**The exercise:** Format every line of the entries below as a JSON list of strings, one string per line, skipping blank lines. Leave the pictures out of the list.

**Stored rows:**
○ ○ ○

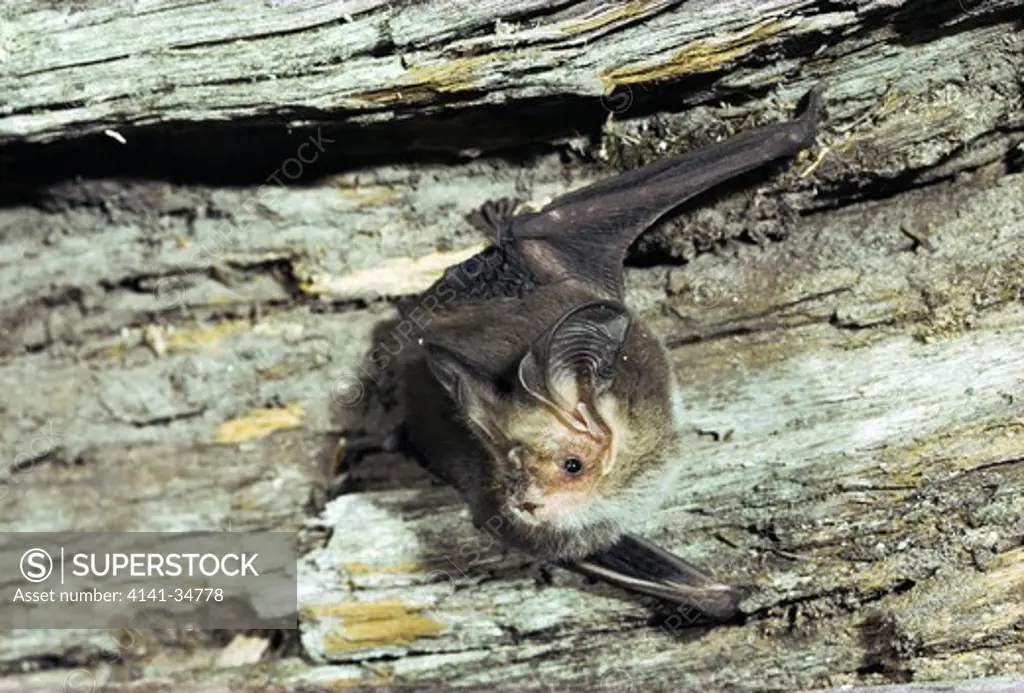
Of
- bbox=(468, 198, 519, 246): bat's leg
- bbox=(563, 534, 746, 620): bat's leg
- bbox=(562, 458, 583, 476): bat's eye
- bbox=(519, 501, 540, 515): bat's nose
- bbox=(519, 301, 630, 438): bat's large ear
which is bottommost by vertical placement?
bbox=(563, 534, 746, 620): bat's leg

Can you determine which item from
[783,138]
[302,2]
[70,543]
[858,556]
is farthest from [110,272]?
[858,556]

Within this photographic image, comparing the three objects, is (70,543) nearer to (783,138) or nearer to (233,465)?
(233,465)

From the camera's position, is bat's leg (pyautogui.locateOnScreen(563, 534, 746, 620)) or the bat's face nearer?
the bat's face

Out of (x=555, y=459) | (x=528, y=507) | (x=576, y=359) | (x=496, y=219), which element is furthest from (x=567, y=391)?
(x=496, y=219)

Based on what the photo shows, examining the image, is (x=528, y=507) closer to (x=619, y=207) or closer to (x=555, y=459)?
(x=555, y=459)

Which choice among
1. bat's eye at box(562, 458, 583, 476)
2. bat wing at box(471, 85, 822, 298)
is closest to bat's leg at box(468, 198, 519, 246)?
bat wing at box(471, 85, 822, 298)

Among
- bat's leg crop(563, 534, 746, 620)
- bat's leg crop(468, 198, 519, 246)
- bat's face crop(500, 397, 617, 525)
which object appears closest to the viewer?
bat's face crop(500, 397, 617, 525)

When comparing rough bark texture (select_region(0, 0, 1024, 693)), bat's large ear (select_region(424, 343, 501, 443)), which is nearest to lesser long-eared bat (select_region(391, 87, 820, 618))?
bat's large ear (select_region(424, 343, 501, 443))

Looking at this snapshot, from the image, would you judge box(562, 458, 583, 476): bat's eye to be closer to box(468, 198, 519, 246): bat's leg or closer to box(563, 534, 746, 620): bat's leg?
box(563, 534, 746, 620): bat's leg

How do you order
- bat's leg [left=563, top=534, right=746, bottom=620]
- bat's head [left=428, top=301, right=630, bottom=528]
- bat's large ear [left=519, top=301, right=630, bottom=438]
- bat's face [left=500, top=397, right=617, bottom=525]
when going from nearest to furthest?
1. bat's large ear [left=519, top=301, right=630, bottom=438]
2. bat's head [left=428, top=301, right=630, bottom=528]
3. bat's face [left=500, top=397, right=617, bottom=525]
4. bat's leg [left=563, top=534, right=746, bottom=620]

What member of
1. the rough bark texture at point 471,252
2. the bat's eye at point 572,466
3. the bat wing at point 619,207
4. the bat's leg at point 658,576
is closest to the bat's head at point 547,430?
the bat's eye at point 572,466

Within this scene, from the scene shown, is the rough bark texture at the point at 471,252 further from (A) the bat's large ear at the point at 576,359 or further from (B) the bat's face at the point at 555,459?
(A) the bat's large ear at the point at 576,359

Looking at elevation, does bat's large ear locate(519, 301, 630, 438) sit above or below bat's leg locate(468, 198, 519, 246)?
below
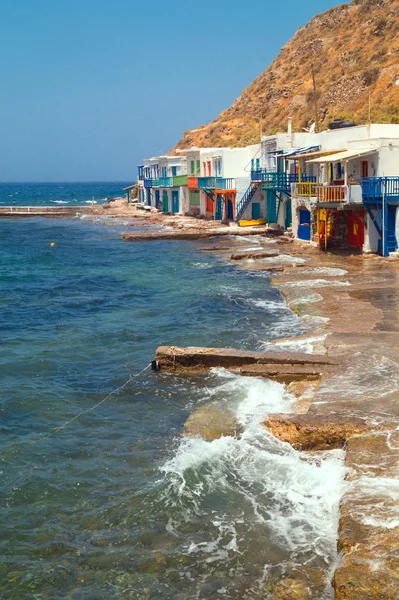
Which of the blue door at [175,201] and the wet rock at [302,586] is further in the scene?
the blue door at [175,201]

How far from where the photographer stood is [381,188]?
2992cm

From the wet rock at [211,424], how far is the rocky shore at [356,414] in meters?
0.06

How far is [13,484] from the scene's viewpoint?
10.7 meters

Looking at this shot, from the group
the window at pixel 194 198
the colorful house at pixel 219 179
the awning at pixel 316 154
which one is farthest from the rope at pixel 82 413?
the window at pixel 194 198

○ ○ ○

**Solution:**
[
  "Of",
  "- bbox=(468, 198, 519, 246): bat's leg",
  "- bbox=(563, 534, 746, 620): bat's leg",
  "- bbox=(562, 458, 583, 476): bat's eye",
  "- bbox=(519, 501, 540, 515): bat's nose",
  "- bbox=(519, 301, 630, 438): bat's large ear",
  "which is bottommost by vertical placement?",
  "bbox=(563, 534, 746, 620): bat's leg",
  "Can you determine which item from",
  "[783,138]",
  "[302,2]",
  "[70,543]",
  "[858,556]",
  "is farthest from [110,272]?",
  "[858,556]",
  "Within this photographic image, comparing the three objects, is (70,543) nearer to (783,138) or nearer to (233,465)?",
  "(233,465)",
  "From the camera's position, is bat's leg (pyautogui.locateOnScreen(563, 534, 746, 620)) or the bat's face nearer?",
  "the bat's face",
  "Out of (x=555, y=459) | (x=528, y=507) | (x=576, y=359) | (x=496, y=219), which element is furthest from (x=567, y=391)?",
  "(x=496, y=219)",
  "Based on what the photo shows, examining the image, is (x=528, y=507) closer to (x=619, y=207) or closer to (x=555, y=459)?",
  "(x=555, y=459)",
  "Which choice among",
  "1. bat's eye at box(562, 458, 583, 476)",
  "2. bat wing at box(471, 85, 822, 298)",
  "is closest to bat's leg at box(468, 198, 519, 246)?",
  "bat wing at box(471, 85, 822, 298)",
  "Among",
  "- bat's leg crop(563, 534, 746, 620)",
  "- bat's leg crop(468, 198, 519, 246)",
  "- bat's face crop(500, 397, 617, 525)",
  "which object appears closest to the viewer?",
  "bat's face crop(500, 397, 617, 525)",
  "When comparing rough bark texture (select_region(0, 0, 1024, 693)), bat's large ear (select_region(424, 343, 501, 443)), which is nearest to lesser long-eared bat (select_region(391, 87, 820, 618))?",
  "bat's large ear (select_region(424, 343, 501, 443))",
  "Looking at this snapshot, from the image, would you judge box(562, 458, 583, 476): bat's eye to be closer to box(468, 198, 519, 246): bat's leg or closer to box(563, 534, 746, 620): bat's leg?",
  "box(563, 534, 746, 620): bat's leg",
  "How do you order",
  "- bat's leg [left=563, top=534, right=746, bottom=620]",
  "- bat's head [left=428, top=301, right=630, bottom=528]",
  "- bat's large ear [left=519, top=301, right=630, bottom=438]",
  "- bat's face [left=500, top=397, right=617, bottom=525]",
  "when going from nearest to furthest?",
  "1. bat's large ear [left=519, top=301, right=630, bottom=438]",
  "2. bat's head [left=428, top=301, right=630, bottom=528]",
  "3. bat's face [left=500, top=397, right=617, bottom=525]",
  "4. bat's leg [left=563, top=534, right=746, bottom=620]",
  "What member of",
  "1. the rough bark texture at point 471,252",
  "2. the bat's eye at point 572,466",
  "3. the bat wing at point 619,207",
  "4. the bat's leg at point 658,576",
  "is closest to the bat's head at point 547,430?",
  "the bat's eye at point 572,466",
  "Within this scene, from the scene shown, is the rough bark texture at the point at 471,252 further from (A) the bat's large ear at the point at 576,359 or further from (B) the bat's face at the point at 555,459?",
  "(A) the bat's large ear at the point at 576,359",
  "Looking at elevation, does bat's large ear locate(519, 301, 630, 438) sit above or below bat's leg locate(468, 198, 519, 246)?",
  "below",
  "Which of the blue door at [175,201] and the wet rock at [302,586] is further in the scene?",
  "the blue door at [175,201]",
  "How far from where the photographer stood is [381,188]?",
  "2992cm",
  "From the wet rock at [211,424], how far is the rocky shore at [356,414] in meters?",
  "0.06",
  "How far is [13,484] from the scene's viewpoint?",
  "10.7 meters",
  "Looking at this shot, from the group",
  "the window at pixel 194 198",
  "the colorful house at pixel 219 179",
  "the awning at pixel 316 154",
  "which one is farthest from the rope at pixel 82 413?",
  "the window at pixel 194 198"
]